Relief agencies began sending aid to Tonga on Monday (January 13) as low-lying islands in the South Pacific archipelago were battered by a strong cyclone at the weekend.

Early reports from emergency workers said that category five Cyclone Ian and its associated hurricane-force winds had caused significant damage to islands in the north.

TV 3 New Zealand reported that as damage assessments continue the government is concerned about the number of people without homes.

"Presumably it will be in the thousands, so hopefully what we are able do today is just to ease some of the pressures on the people," said government spokesperson, Lord Tuivakano.

The local hospital has difficulty treating injured people as most of the emergency medical supplies have been damaged and there is no power or running water.

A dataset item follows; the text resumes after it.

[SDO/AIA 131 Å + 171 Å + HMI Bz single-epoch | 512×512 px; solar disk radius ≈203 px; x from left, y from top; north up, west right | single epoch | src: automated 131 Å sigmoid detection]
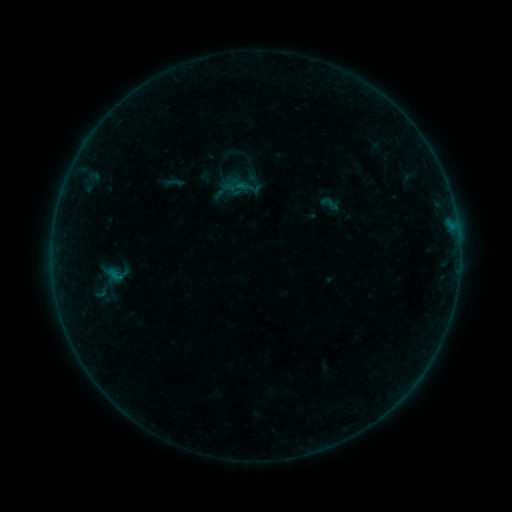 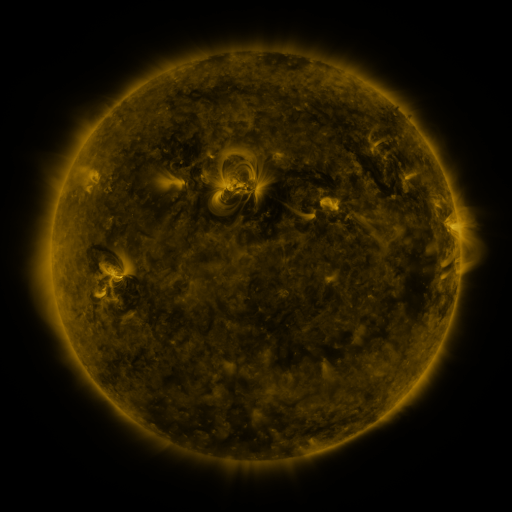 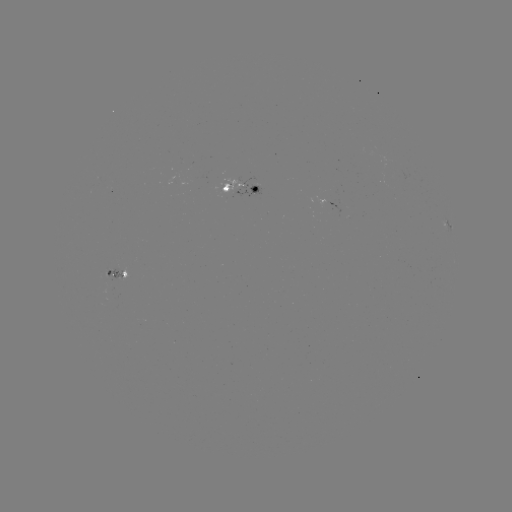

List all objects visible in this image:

There were communication problems with 80 percent of the worst-hit Ha'apai island group, including Lifuka, which bore the brunt of the storm but mobile phone reception is slowly being restored.

About 8,000 people live in the Ha'apai islands, which are about 1,630 miles northeast of the New Zealand capital, Wellington.

Two Tongan navy patrol boats were on their way to the Ha'apai Islands group with emergency shelter supplies and road clearing equipment. The Red Cross has sent a chartered flight with health, power and telecommunications experts.

The United Nations' Office for the Coordination of Humanitarian Affairs said a mapping specialist was due to arrive in the islands on Monday to assess its response.